A promising candidate to address this challenge is terahertz waves, THz, which operate at frequencies approximately ten times higher than those of millimeter waves, commonly used in 5G. However, many of the experimental demonstrations of THz-band communications have been limited to the transmission of modulation waveforms that do not comply with 5G standards.
Furthermore, to develop 6G, an important research challenge is to transmit wideband signals on the order of several gigahertz -- exceeding the 400 MHz maximum per-channel bandwidth currently used in 5G -- in the THz band while maintaining compliance with 5G standardized transmission schemes.
To meet these requirements, a team of researchers at Kyoto University, led by Hiroshi Harada and Yusuke Koda, realized the necessity of modifying various parameters employed in 5G in order to ensure stable receiver operation, even in the THz-band and in high-mobility environments. So they took on the task of developing a wireless transmission testbed capable of verifying such configurations.
Using software-defined radio technology, the team developed a wireless transmission testbed that transmits ultra-wideband signals -- approximately 20 times wider than the channel bandwidth currently allocated for 5G in Japan -- over the THz band. They also ensured the testbed is compliant with existing 5G standardized communication specifications.
Using this lab environment, the research team performed high-mobility emulation corresponding to speeds of up to approximately 1,000 km/h, as well as transmission performance evaluations. The block error rate, or BLER, was measured and evaluated as a key performance metric, and when proper synchronization could not be achieved, the corresponding transmission block was treated as an error.

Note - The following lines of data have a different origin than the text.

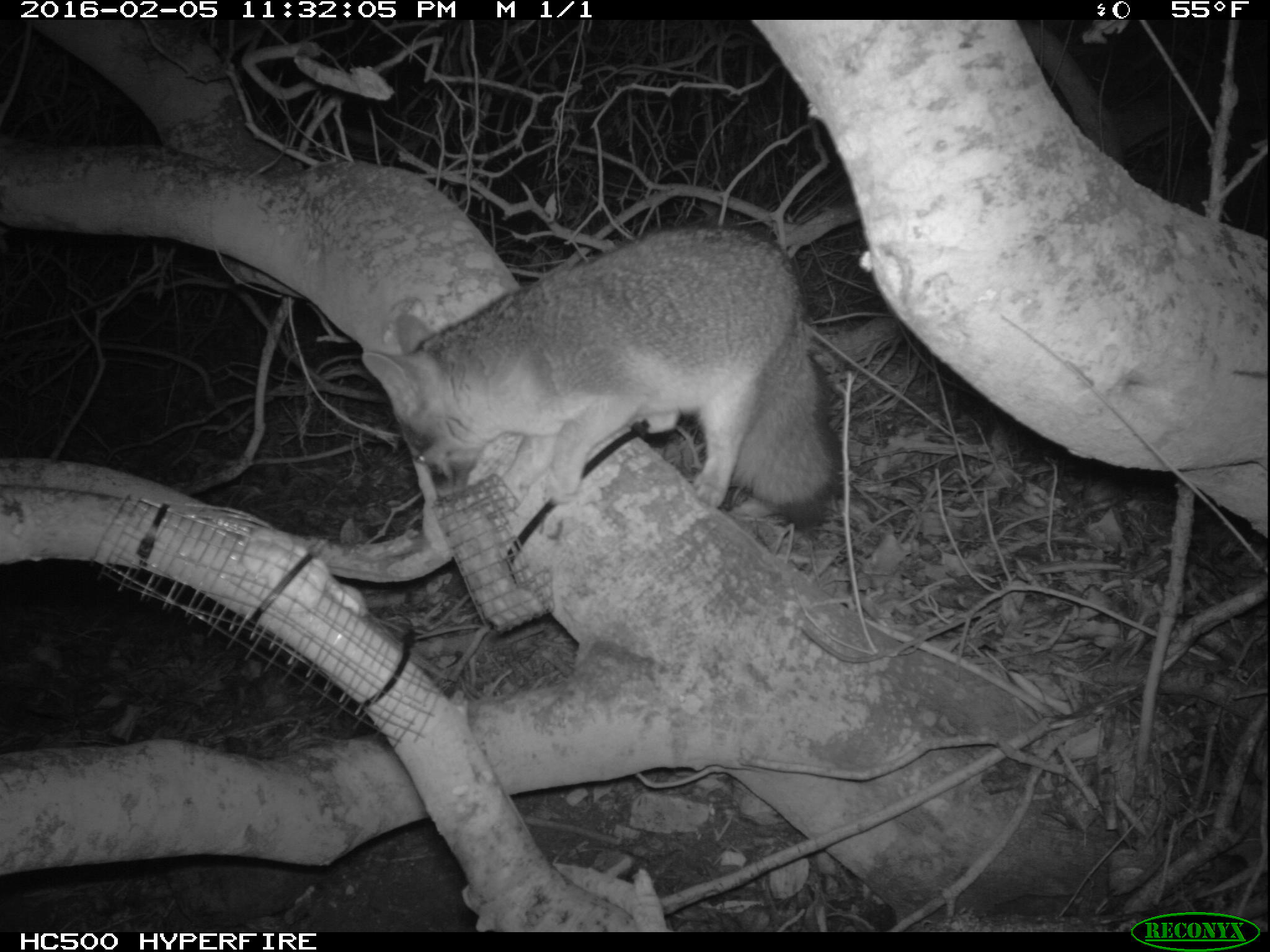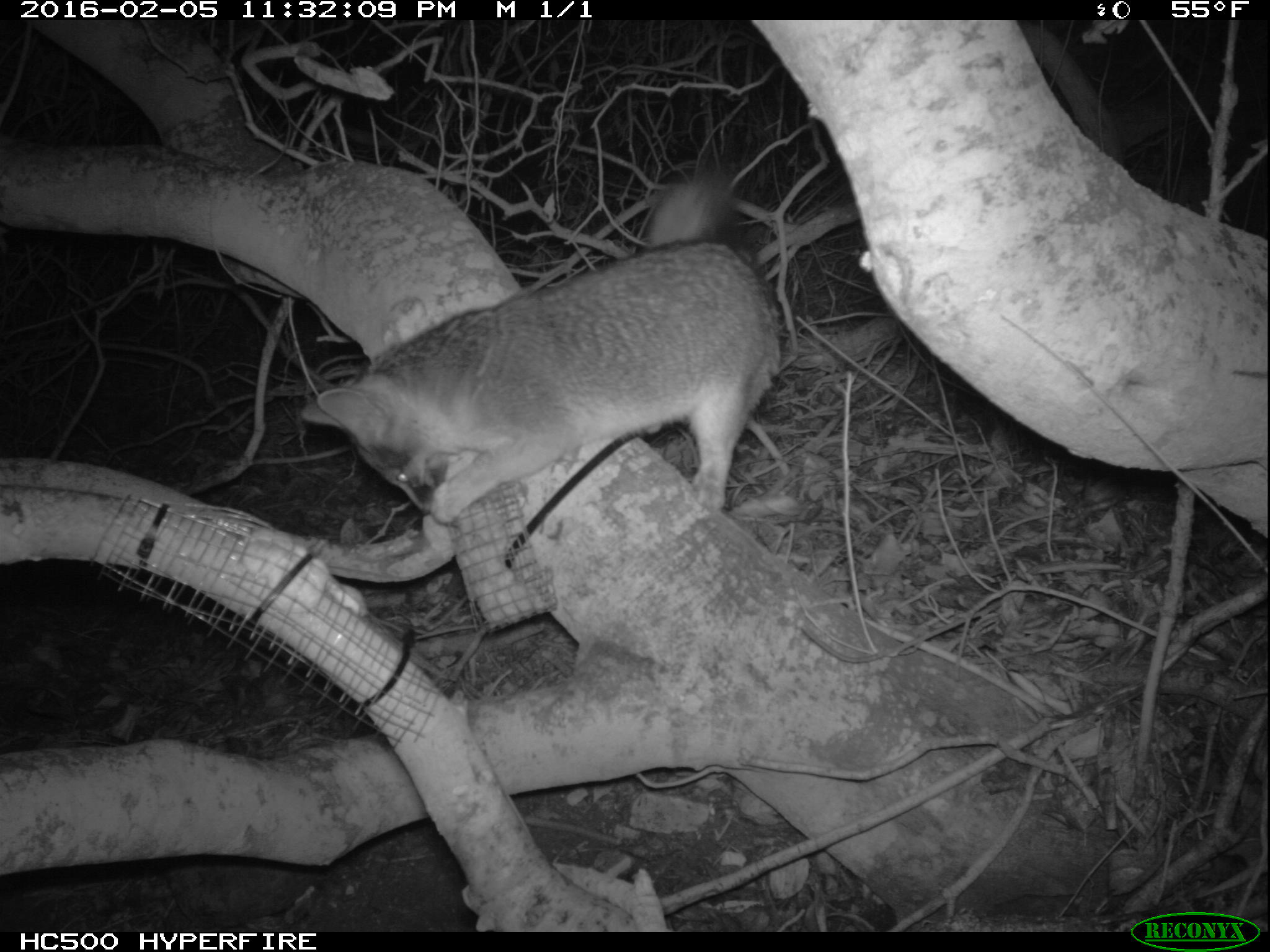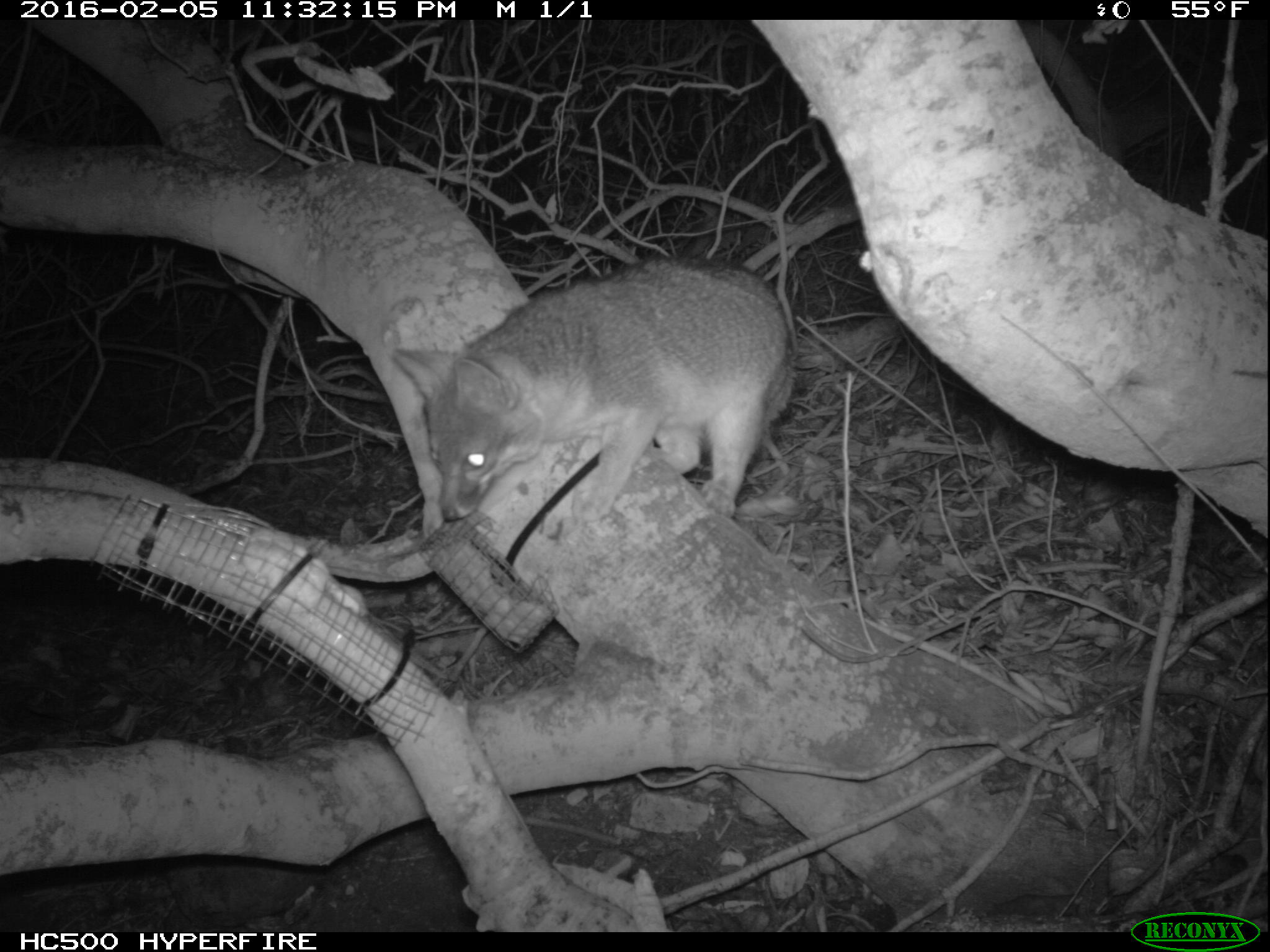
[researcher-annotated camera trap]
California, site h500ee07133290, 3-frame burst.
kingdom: Animalia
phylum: Chordata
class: Mammalia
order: Carnivora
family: Canidae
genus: Urocyon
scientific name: Urocyon littoralis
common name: island fox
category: fox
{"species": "fox (island fox) (Urocyon littoralis)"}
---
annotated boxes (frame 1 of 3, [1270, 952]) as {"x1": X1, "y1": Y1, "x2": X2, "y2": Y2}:
fox: {"x1": 360, "y1": 219, "x2": 840, "y2": 527}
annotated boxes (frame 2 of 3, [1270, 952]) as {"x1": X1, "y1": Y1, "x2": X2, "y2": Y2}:
fox: {"x1": 297, "y1": 164, "x2": 781, "y2": 524}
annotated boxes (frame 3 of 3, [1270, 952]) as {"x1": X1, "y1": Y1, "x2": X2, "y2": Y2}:
fox: {"x1": 390, "y1": 254, "x2": 792, "y2": 524}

When the assumed mobility speed was varied up to approximately 1,000 km/h, conventional signal processing methods originally developed for lower-frequency bands failed to achieve the required BLER threshold of 10% in the speed range of approximately 700-1,000 km/h. In contrast, by applying the newly developed signal processing method, the required BLER performance was satisfied across all evaluated mobility conditions. These results indicate that, from the perspective of robustness against carrier frequency offset, stable signal transmission can be achieved even in environments corresponding to mobility speeds of up to 1,000 km/h.
This achievement enables the development and proof-of-concept experiments of communication systems for a wide range of mobility scenarios, from fixed wireless systems to terrestrial mobile communications and non-terrestrial networks. The results are expected to further accelerate research and development of THz-based ultra-high-speed wireless communication systems in the move toward 6G.